==== SOURCE RECORDS
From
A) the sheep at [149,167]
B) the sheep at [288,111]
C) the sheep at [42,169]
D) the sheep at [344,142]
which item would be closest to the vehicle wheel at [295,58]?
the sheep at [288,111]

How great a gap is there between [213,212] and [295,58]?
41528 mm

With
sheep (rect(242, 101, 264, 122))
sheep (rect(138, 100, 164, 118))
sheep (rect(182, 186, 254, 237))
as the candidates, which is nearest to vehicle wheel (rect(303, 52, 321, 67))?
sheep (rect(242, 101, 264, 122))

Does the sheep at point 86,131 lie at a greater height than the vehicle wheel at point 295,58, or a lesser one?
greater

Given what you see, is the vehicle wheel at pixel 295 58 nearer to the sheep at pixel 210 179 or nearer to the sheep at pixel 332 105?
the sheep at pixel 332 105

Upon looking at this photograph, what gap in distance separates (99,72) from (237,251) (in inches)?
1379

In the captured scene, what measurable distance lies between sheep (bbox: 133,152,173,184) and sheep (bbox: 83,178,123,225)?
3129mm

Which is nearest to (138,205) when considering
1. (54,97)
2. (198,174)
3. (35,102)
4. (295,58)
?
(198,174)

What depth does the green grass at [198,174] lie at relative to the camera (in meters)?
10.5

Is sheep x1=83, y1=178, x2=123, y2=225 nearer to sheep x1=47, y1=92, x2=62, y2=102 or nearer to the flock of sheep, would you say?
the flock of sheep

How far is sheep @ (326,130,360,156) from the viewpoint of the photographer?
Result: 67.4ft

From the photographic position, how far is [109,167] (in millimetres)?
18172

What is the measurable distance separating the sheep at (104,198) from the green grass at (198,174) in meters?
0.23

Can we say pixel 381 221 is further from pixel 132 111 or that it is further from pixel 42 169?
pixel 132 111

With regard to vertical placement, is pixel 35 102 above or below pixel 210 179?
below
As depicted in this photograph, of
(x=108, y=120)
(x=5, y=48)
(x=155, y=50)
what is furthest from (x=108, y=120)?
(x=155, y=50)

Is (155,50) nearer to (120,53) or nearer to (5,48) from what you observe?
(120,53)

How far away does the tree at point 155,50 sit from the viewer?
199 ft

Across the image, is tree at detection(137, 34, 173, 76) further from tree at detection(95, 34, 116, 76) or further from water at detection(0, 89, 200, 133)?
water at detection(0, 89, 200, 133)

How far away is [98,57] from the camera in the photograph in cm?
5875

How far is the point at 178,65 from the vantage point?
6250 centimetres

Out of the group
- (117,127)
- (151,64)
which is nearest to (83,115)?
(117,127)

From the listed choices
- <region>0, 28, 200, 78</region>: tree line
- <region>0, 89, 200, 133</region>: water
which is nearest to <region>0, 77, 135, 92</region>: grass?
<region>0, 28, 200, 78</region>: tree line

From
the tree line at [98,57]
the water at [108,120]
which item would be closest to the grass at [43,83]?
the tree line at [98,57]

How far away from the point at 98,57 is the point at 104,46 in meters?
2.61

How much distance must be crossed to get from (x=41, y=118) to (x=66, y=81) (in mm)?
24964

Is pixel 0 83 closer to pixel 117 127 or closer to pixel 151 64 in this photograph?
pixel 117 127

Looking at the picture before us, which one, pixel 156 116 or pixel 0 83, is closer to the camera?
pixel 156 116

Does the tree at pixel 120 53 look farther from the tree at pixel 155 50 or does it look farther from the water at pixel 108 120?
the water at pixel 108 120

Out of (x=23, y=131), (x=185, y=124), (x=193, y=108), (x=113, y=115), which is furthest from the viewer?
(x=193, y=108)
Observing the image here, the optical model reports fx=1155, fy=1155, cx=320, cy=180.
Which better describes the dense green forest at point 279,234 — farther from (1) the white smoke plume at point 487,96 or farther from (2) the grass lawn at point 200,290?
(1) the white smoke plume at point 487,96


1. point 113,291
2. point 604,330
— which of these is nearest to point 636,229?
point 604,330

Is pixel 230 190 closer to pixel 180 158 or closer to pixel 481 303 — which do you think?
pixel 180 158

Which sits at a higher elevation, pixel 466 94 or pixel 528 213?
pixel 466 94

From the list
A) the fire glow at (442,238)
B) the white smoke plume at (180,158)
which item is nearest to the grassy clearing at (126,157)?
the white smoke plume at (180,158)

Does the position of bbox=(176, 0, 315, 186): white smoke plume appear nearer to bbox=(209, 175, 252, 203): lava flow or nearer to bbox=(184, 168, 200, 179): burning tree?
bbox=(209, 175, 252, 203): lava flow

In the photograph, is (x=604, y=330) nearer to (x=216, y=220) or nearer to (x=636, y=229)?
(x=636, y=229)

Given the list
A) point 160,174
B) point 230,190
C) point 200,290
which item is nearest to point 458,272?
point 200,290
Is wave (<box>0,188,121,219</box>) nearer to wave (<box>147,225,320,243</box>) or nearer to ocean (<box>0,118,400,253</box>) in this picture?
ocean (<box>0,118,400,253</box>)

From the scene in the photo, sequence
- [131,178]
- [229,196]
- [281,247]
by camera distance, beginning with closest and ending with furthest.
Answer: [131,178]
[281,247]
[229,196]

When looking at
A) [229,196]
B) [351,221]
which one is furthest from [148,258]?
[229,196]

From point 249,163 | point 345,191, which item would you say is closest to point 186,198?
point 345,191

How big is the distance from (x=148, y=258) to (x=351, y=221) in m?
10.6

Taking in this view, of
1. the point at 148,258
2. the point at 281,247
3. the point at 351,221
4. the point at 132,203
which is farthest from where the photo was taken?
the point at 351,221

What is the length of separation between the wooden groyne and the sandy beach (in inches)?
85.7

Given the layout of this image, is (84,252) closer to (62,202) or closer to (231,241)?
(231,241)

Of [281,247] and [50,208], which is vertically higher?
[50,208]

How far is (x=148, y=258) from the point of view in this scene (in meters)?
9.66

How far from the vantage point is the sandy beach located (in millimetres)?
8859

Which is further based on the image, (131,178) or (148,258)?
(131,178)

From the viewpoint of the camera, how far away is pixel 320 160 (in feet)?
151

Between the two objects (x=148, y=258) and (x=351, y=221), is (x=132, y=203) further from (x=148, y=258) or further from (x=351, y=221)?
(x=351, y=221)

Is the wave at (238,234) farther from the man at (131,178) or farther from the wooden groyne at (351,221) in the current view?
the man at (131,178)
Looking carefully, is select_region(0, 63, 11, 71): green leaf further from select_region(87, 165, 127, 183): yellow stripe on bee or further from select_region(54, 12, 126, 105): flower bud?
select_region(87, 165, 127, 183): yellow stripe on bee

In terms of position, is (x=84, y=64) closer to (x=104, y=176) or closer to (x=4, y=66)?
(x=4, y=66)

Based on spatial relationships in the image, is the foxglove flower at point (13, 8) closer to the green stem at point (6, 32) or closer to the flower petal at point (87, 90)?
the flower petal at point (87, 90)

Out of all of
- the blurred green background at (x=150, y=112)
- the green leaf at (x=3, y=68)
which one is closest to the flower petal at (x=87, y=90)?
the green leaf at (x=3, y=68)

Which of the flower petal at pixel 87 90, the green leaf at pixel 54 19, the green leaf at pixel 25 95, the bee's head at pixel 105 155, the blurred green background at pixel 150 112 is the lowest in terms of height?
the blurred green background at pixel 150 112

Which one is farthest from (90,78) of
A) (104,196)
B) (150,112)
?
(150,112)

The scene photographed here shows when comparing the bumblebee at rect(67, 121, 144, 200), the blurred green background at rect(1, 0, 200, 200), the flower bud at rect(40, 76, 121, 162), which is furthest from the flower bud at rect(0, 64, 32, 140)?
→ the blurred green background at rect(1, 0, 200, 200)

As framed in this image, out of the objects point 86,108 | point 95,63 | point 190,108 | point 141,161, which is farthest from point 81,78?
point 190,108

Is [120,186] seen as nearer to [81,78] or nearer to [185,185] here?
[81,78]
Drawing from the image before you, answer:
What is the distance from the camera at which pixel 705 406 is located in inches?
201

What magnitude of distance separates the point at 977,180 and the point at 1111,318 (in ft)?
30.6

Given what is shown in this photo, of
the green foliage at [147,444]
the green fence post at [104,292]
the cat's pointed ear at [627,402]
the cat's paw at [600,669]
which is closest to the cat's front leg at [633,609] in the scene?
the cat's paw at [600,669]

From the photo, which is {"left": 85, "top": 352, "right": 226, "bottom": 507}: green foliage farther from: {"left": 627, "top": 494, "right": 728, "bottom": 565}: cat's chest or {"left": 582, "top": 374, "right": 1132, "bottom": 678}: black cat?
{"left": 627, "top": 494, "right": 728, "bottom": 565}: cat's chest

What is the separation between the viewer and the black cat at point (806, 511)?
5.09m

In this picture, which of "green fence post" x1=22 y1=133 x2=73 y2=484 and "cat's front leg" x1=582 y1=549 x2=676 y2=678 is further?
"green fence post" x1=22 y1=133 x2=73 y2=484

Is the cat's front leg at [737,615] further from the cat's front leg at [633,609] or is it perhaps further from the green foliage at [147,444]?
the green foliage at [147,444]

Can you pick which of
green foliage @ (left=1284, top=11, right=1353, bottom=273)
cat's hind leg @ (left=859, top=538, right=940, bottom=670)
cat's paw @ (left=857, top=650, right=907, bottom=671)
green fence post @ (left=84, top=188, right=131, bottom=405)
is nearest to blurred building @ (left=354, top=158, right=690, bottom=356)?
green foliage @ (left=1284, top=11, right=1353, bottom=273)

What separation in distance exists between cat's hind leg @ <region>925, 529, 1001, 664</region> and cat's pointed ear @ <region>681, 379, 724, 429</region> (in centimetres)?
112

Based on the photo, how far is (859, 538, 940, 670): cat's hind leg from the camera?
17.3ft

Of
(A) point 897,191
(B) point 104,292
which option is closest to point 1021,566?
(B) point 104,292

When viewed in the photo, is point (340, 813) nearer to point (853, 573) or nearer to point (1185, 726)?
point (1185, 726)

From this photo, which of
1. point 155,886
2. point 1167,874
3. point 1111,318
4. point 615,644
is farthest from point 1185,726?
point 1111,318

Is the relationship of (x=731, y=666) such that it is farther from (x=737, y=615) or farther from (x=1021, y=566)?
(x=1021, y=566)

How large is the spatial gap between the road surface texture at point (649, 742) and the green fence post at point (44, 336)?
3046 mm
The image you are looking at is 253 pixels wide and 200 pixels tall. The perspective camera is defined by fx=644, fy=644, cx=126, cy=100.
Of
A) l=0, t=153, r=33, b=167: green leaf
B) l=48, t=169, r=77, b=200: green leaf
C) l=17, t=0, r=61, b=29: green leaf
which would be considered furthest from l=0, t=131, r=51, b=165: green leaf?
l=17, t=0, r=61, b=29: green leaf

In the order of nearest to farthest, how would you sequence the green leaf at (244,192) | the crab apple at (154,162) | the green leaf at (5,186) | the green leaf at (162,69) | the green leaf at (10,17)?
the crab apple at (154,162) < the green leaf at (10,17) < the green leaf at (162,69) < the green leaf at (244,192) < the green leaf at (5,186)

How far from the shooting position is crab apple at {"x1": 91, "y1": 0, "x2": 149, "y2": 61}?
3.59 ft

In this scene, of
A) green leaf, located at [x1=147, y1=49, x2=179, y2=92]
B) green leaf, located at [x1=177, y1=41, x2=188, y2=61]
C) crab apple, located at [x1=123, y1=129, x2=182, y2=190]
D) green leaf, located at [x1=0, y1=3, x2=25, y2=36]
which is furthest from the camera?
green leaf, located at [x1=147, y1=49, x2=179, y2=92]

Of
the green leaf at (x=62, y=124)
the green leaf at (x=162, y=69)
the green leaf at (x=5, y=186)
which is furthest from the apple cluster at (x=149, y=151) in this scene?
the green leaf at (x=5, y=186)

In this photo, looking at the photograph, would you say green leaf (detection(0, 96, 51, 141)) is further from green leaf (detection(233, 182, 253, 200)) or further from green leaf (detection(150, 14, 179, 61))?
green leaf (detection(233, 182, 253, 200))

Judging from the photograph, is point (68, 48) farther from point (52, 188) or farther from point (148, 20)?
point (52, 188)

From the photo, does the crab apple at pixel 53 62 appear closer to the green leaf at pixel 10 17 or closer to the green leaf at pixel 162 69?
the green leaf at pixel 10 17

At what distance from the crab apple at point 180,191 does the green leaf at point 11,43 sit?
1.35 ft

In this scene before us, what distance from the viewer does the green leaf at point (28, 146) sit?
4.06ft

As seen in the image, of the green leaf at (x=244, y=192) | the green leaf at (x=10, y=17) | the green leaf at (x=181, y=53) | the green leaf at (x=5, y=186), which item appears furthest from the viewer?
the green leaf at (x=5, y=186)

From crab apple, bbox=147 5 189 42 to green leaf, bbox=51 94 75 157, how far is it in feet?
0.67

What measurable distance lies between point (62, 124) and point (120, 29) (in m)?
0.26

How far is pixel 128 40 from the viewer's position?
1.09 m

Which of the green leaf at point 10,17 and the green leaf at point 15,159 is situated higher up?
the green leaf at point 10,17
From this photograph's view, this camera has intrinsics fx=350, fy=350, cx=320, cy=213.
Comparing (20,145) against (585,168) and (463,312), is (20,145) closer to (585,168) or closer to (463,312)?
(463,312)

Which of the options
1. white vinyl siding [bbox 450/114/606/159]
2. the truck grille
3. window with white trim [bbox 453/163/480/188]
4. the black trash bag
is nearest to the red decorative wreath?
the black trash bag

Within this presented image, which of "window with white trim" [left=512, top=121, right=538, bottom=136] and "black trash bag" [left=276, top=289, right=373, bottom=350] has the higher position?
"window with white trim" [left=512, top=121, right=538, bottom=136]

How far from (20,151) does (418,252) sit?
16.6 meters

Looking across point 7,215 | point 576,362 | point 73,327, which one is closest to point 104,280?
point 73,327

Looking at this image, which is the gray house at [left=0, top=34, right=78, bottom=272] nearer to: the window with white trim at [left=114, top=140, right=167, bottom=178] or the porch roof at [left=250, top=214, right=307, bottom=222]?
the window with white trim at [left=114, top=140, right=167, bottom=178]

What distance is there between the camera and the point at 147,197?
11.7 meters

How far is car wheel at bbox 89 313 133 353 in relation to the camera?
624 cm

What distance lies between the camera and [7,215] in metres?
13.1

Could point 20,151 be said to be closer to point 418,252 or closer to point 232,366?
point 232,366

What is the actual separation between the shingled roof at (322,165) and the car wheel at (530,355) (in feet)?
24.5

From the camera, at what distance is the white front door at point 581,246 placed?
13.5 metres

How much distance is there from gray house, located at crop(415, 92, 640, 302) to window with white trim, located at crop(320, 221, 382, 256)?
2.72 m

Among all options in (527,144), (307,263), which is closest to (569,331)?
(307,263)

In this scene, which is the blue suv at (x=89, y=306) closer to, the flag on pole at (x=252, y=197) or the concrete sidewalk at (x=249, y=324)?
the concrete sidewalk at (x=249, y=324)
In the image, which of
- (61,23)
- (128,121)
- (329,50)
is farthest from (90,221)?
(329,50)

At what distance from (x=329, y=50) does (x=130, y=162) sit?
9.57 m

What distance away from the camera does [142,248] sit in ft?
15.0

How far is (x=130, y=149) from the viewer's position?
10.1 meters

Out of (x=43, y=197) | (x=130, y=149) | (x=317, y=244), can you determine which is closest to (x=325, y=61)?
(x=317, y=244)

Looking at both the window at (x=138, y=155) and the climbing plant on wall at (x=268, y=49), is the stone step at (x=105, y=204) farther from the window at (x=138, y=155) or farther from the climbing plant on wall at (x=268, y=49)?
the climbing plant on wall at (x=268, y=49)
========
WHAT IS EXPECTED:
Rewrite the items from the line containing "How far is car" through the last item, replacing "camera" with "lens" and leaving everything else unchanged.

CORRECT ANSWER:
How far is car wheel at bbox 89 313 133 353 in relation to the lens?
624 cm

What distance lies between the lens and [7,215] in metres?
13.1

Could point 20,151 be said to be closer to point 418,252 or closer to point 232,366?
point 232,366

What is the actual separation between the shingled roof at (322,165) and the car wheel at (530,355) (in feet)?
24.5

From the lens, at what distance is the white front door at point 581,246 placed?
13.5 metres

How much distance is there from gray house, located at crop(415, 92, 640, 302) to window with white trim, located at crop(320, 221, 382, 256)?
2.72 m

Among all options in (527,144), (307,263), which is closest to (569,331)?
(307,263)

In this scene, which is the blue suv at (x=89, y=306) closer to, the flag on pole at (x=252, y=197) or the concrete sidewalk at (x=249, y=324)?
the concrete sidewalk at (x=249, y=324)
In the image, which of
- (61,23)
- (128,121)
- (329,50)
is farthest from (90,221)?
(329,50)

At what distance from (x=329, y=50) does (x=130, y=162) sit?
9.57 m

What distance away from the lens does [142,248] sit in ft?
15.0

How far is (x=130, y=149) from the viewer's position?
10.1 meters

Out of (x=43, y=197) | (x=130, y=149) | (x=317, y=244), can you determine which is closest to (x=325, y=61)?
(x=317, y=244)

Looking at both the window at (x=138, y=155) and the climbing plant on wall at (x=268, y=49), is the stone step at (x=105, y=204) farther from the window at (x=138, y=155) or farther from the climbing plant on wall at (x=268, y=49)?
the climbing plant on wall at (x=268, y=49)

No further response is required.